Specifically, the Directive mentions: Constructing the state budget expenditure estimate for 2025 while ensuring compliance with legal regulations, principles, criteria, and allocation norms for development investment capital and regular state budget expenditure approved by authorized agencies; meeting the requirements for budget restructuring in accordance with Resolution No. 07-NQ/TW dated 2016 of the Politburo, in conjunction with promoting the reorganization of the apparatus, streamlining the workforce, and streamlining public service delivery units; The budget for the new salary regime, adjustment of retirement pensions, social insurance benefits, preferential treatment for revolutionary contributors, and social allowances from July 1, 2024.

Ensure resources to continue implementing salary and social insurance policies in accordance with Resolutions No. 27-NQ/TW and No. 28-NQ/TW of the 7th Plenum of the 12th Central Committee and Resolution No. 104/2023/QH15 of the 15th National Assembly.

Implement the principles of openness and transparency and the requirements for thrift and waste combat in accordance with Resolution No. 74/2022/QH15 right from the stage of task determination, ensuring uniformity in implementing tasks from budget estimation to allocation, management, and use of the state budget; constructing estimates that are close to the actual implementation and allocating them before December 31, while minimizing the cancellation of estimates and the transfer of funds to the following year. Proactively review overlapping policies and tasks, arranging the order of priority for expenditures in terms of urgency, importance, and feasibility of implementation in 2025. Only submit new policies, schemes, and tasks to competent authorities for approval when they are truly necessary and have secured funding; fully foreseeing the financial requirements for implementing new policies, regimes, and tasks that have been decided by competent authorities; not allocating budget estimates for policies that have not been issued. Effectively utilize revenues from equitization and state capital withdrawal from enterprises in accordance with legal regulations.

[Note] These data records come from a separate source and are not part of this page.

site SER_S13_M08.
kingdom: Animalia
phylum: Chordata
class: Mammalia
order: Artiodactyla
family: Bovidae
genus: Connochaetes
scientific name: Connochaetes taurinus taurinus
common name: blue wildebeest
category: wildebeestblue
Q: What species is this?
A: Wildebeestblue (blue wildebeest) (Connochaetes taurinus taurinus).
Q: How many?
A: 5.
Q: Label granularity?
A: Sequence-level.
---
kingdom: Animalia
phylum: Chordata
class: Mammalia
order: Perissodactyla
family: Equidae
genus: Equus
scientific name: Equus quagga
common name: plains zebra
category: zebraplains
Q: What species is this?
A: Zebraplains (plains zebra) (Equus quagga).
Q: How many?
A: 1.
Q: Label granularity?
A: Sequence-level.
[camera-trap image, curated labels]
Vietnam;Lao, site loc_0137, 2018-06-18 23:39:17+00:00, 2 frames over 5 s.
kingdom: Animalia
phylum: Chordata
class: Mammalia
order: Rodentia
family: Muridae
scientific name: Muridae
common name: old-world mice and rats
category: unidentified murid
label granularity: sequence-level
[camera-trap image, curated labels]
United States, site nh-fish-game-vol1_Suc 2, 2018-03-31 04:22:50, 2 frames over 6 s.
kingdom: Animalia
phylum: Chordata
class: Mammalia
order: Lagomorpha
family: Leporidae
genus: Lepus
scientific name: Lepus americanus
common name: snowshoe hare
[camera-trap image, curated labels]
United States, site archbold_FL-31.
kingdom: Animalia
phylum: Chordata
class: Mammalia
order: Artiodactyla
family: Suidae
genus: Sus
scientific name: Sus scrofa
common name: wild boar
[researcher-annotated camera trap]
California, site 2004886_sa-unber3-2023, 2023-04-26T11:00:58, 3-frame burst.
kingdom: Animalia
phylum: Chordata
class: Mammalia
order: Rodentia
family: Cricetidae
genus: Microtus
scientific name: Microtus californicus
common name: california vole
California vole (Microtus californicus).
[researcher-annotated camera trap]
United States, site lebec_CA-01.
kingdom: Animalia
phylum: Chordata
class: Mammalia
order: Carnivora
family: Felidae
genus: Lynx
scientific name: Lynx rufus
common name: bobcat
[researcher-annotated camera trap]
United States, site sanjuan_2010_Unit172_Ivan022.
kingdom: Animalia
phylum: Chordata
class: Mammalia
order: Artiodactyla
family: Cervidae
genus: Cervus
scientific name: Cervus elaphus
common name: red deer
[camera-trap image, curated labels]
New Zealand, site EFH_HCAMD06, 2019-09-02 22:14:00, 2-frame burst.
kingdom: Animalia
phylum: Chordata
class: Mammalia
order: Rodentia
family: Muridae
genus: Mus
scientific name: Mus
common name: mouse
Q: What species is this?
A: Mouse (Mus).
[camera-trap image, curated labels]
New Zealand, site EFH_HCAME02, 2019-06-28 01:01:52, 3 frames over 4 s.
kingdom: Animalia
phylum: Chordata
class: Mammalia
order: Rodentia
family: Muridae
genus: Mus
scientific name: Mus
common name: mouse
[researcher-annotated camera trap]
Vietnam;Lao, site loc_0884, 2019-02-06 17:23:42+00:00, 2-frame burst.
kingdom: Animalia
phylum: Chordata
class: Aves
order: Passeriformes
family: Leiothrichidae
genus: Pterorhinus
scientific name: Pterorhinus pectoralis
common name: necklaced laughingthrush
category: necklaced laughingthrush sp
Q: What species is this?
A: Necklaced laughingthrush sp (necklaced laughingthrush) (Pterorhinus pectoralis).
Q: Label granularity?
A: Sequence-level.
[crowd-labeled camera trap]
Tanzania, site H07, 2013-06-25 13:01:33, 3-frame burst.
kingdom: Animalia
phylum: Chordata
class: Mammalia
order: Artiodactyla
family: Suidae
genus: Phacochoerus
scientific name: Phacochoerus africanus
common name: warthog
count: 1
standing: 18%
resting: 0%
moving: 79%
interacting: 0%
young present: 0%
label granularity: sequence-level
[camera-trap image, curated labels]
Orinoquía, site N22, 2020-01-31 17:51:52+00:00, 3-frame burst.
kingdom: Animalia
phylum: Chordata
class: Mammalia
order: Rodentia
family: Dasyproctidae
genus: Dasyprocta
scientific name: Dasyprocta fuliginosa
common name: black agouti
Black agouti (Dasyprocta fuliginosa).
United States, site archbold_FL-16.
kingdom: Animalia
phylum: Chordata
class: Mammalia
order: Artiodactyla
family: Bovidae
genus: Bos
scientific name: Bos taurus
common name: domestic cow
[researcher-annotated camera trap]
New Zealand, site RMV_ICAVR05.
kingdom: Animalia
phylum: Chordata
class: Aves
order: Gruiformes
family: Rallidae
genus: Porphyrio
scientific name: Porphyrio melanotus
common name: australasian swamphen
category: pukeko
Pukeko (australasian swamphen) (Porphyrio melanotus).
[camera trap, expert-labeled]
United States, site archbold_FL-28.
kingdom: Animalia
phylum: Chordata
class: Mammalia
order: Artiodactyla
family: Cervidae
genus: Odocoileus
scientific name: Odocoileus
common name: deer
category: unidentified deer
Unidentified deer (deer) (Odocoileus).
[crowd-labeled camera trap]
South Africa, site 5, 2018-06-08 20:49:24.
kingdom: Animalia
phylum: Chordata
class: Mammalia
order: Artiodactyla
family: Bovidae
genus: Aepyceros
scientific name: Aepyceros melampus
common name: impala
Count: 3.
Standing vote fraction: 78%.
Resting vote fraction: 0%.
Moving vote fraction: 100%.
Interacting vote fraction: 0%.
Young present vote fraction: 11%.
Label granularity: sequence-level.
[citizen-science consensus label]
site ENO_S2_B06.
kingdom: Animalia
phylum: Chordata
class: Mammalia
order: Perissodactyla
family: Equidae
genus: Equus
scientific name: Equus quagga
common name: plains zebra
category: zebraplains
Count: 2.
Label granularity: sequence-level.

Additionally, innovate the management mechanism, financial mechanism, and organization of the system of public service delivery units, constructing budget estimates for public service delivery units based on the orientation stated in Resolution No. 19-NQ/TW dated 2017 by the 6th Plenum of the 12th Central Committee and legal documents, guiding documents on financial autonomy of public service delivery units. Public service delivery units that partially self-finance their regular expenditures under the management of ministries and central agencies continue to construct state budget expenditure estimates for 2025 with a minimum reduction of 3% in direct support from the state budget compared to the 2024 estimates, reducing the number of public employees on the state payroll in accordance with Resolution No. 19-NQ/TW; public service delivery units whose regular expenditures are fully covered by the state budget under the management of ministries and central agencies reduce direct expenditure from the state budget by at least 2% compared to the 2024 estimates, excluding essential public services that are guaranteed by the state budget.

For agencies and units applying a special financial mechanism: From the 2025 budget year, administrative management agencies and units will no longer be eligible for the special financial mechanism regarding salaries, allowances, income, and regular expenses. These units shall formulate revenue and expenditure estimates for 2025 based on the decisions of competent authorities on the financial mechanism applied from July 1, 2024, onwards and for the year 2025, in accordance with Resolution No. 104/2023/QH15 of the National Assembly on the state budget estimate for 2024.

The Directive also states that ministries and central agencies shall base themselves on the salary, retirement pension, and allowance regimes for revolutionary contributors, as well as social security policies decided by competent authorities to be implemented in 2024, to review and formulate estimates for 2025, detailing the salary fund, contribution amounts, and policies and regimes of spending on people, along with specific increases and decreases; achieved results, and existing limitations (if any).